Durham’s resolution doubles down on state law, which states that “nothing in this section shall authorize” North Carolina counties and municipalities “to appropriate funds for the purpose of paying any claim” “if the city council or board of county commissioners finds” that “employee or officer acted or failed to act because of actual fraud, corruption or actual malice on his part.”
It is the second time to Su’s knowledge that the legal statute has been used to deny an award in the state. It was debated in the 2004 case of Gibbs v. Mayo when a Hyde County commissioner fought for the county to pay his judgment after he illegally profited from a contract to repair the county courthouse and health center.
“The court held, and the county argued that what he did here was actually beyond his capacity as a commissioner that essentially his wrongdoing was taking the contract and essentially being a contractor,” Su said, who teaches state and local government law.
Brustin said it is the first time in Durham’s history that it has refused to pay a judgment. He argues that since the city spent money to defend the Dowdy, they must also pay the judgment.
“It certainly permits them to do it,” Brustin said. He has vowed to ensure that they follow suit.
Howard’s attorneys must now seek the judgment from the detective who receives a pension from the state after a 36-year career. Brustin said the pension is not nearly enough to cover the $6 million verdict and the $4 million for the city’s legal fees to defend him that the city is now asking Howard to pay. The team also spent about $5 million to defend the wrongfully convicted man.
“Because we’re forced to, are going to be going after the assets of Detective Dowdy,” Brustin said. “So if that includes Detective Dowdy’s home and those things, that’s what we’re going to do.”
Howard’s legal team also plans to appeal the court’s decision to dismiss the claims against the city and three other employees and ask for another trial.
Su said Howard’s attorneys might better redeem the money if they prove Durham had faulted on training, oversight, or negligence.
To hold a city liable for a civil rights violation, a plaintiff must show that an officer violated a clearly established constitutional right and that the violation resulted from the city’s official policy, an unofficial custom, or because the city was “deliberately indifferent” in failing to train or supervise the officer, Rehberg said.
“In this case, there was no evidence that the City of Durham’s ordinances, regulations, customs, or policies caused Darryl Howard to be wrongly convicted,” she said.
California, Ohio, Utah and Idaho have similar laws that limit governments from paying judgments to “bad-faith employees.” However, unlike North Carolina’s law, the California statute allows governments to opt out of paying the judgment, Su said.
An appellate court upheld Los Angeles County’s refusal to pay for a judgment against correctional officer Chang v.

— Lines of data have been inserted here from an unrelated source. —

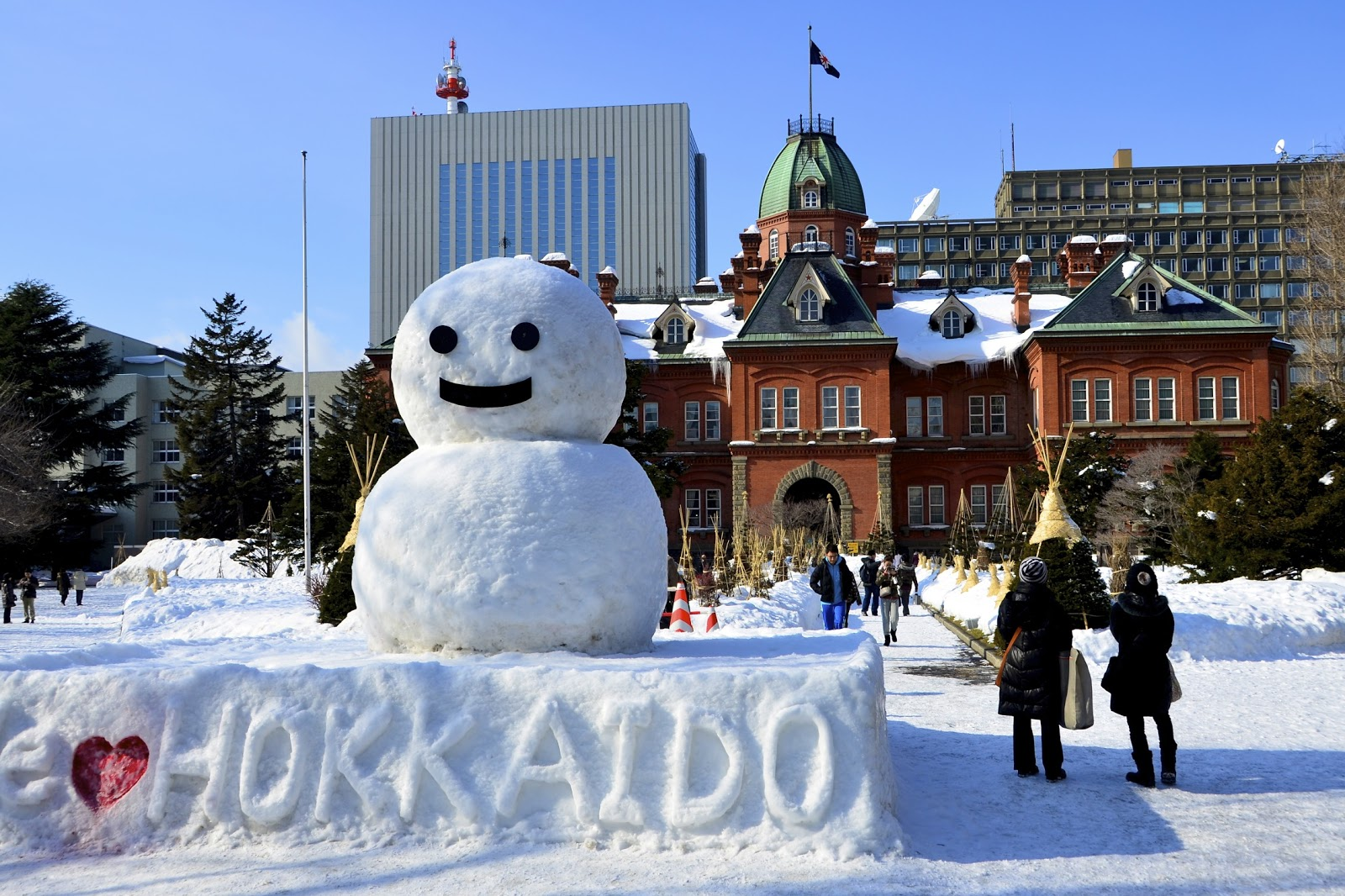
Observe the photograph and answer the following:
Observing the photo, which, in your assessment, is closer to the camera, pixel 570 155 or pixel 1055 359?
pixel 1055 359

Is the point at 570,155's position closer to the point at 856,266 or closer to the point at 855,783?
the point at 856,266

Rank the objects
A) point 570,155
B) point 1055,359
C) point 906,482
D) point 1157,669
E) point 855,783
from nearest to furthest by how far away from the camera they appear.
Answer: point 855,783, point 1157,669, point 1055,359, point 906,482, point 570,155

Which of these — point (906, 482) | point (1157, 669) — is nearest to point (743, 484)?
point (906, 482)

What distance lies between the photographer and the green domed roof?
53.1 metres

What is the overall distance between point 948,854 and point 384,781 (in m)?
2.90

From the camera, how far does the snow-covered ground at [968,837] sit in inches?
209

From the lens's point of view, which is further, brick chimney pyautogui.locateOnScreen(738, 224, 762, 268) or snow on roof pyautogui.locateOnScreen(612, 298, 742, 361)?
brick chimney pyautogui.locateOnScreen(738, 224, 762, 268)

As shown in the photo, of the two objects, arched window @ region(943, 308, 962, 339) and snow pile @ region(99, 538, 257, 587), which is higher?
arched window @ region(943, 308, 962, 339)

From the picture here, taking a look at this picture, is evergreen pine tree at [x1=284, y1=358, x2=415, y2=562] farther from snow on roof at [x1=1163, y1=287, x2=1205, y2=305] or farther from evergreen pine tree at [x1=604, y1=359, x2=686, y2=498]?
snow on roof at [x1=1163, y1=287, x2=1205, y2=305]

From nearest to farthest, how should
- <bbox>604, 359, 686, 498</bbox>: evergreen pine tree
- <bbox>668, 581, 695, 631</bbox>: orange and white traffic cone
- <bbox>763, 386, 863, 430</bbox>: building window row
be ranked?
1. <bbox>668, 581, 695, 631</bbox>: orange and white traffic cone
2. <bbox>604, 359, 686, 498</bbox>: evergreen pine tree
3. <bbox>763, 386, 863, 430</bbox>: building window row

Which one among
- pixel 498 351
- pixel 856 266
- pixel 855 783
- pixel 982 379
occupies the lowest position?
pixel 855 783

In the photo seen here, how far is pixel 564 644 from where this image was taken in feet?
22.2

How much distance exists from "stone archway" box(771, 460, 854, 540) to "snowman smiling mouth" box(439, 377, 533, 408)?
120 feet

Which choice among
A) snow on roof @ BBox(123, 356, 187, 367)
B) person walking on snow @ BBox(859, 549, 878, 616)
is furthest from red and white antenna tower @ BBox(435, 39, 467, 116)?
person walking on snow @ BBox(859, 549, 878, 616)
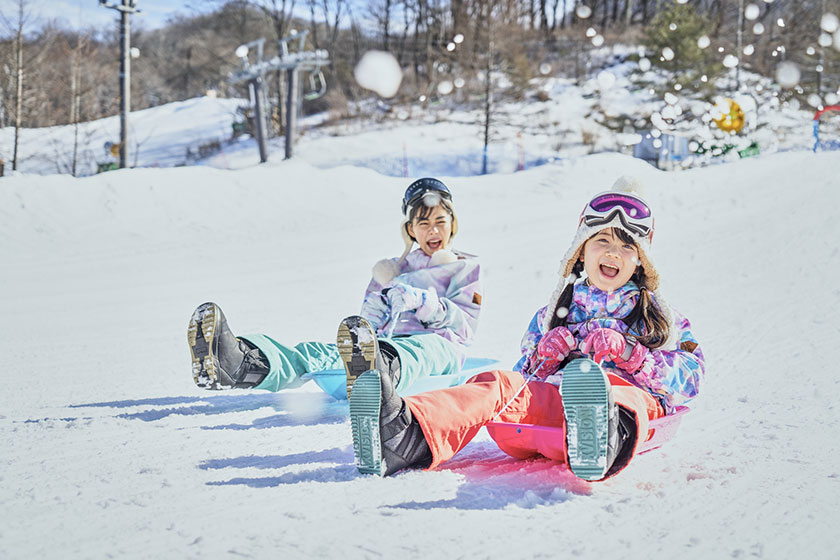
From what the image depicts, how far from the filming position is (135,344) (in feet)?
14.1

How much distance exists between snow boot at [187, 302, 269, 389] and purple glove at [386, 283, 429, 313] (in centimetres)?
63

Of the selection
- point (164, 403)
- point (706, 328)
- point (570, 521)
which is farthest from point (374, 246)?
point (570, 521)

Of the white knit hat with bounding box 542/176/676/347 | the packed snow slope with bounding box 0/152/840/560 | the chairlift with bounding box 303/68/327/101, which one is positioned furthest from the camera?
the chairlift with bounding box 303/68/327/101

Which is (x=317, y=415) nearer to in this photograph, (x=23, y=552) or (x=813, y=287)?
(x=23, y=552)

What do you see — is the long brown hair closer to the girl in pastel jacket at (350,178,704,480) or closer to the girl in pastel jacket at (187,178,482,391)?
the girl in pastel jacket at (350,178,704,480)

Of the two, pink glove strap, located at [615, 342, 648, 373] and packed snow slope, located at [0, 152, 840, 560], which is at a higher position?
pink glove strap, located at [615, 342, 648, 373]

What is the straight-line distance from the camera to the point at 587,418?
71.1 inches

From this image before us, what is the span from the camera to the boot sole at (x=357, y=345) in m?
2.32

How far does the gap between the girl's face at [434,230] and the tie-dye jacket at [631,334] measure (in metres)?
0.95

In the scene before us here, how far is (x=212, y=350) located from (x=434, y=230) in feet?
4.00

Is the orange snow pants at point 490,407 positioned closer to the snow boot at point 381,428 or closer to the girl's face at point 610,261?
the snow boot at point 381,428

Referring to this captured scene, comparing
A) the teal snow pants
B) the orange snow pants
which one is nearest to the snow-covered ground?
the teal snow pants

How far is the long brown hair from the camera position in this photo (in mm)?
2273

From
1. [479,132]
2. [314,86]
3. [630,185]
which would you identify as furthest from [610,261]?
[479,132]
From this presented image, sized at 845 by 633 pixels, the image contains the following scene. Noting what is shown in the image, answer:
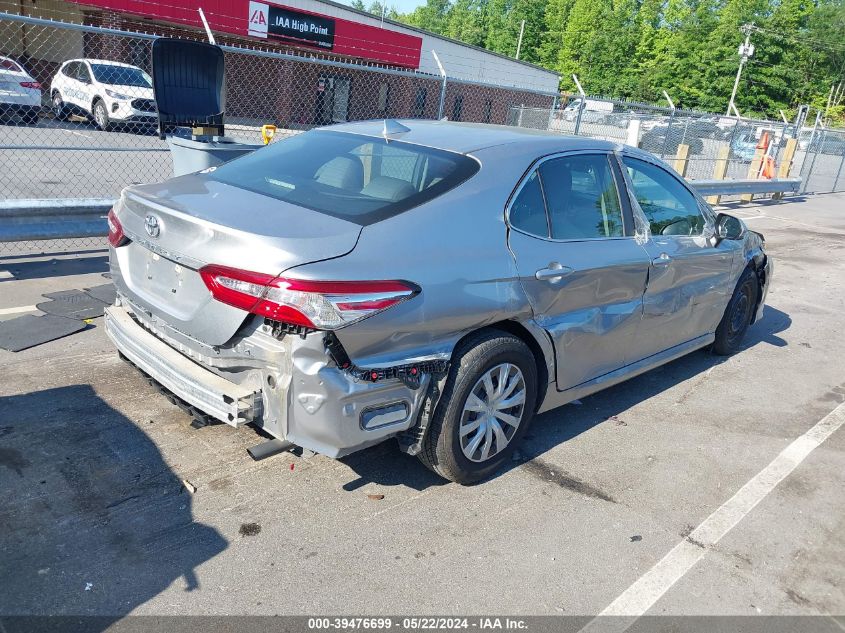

County of Los Angeles in 2016 because his actions “were based on corruption, fraud, or malice.”
Brustin said the legal move by the city is part of a series of racial injustices against Howard. He pointed out that during the trial, the city argued that Howard was “not worthy” of the $48 million they were seeking because of his criminal record and drug addiction. The city also made settlement offers “nowhere near” the $6 million judgment.
“Morally, they have not only an obligation to pay Darryl Howard, they had an obligation not to defend the case the way they did,” Brustin said. “They had an obligation to go back and look at the misconduct and see if it affects other people.”
“They had an obligation now to go and make sure that nothing like this is happening in their police department. Instead, all they’ve done is they’ve come up with lies about why they don’t have to pay this.”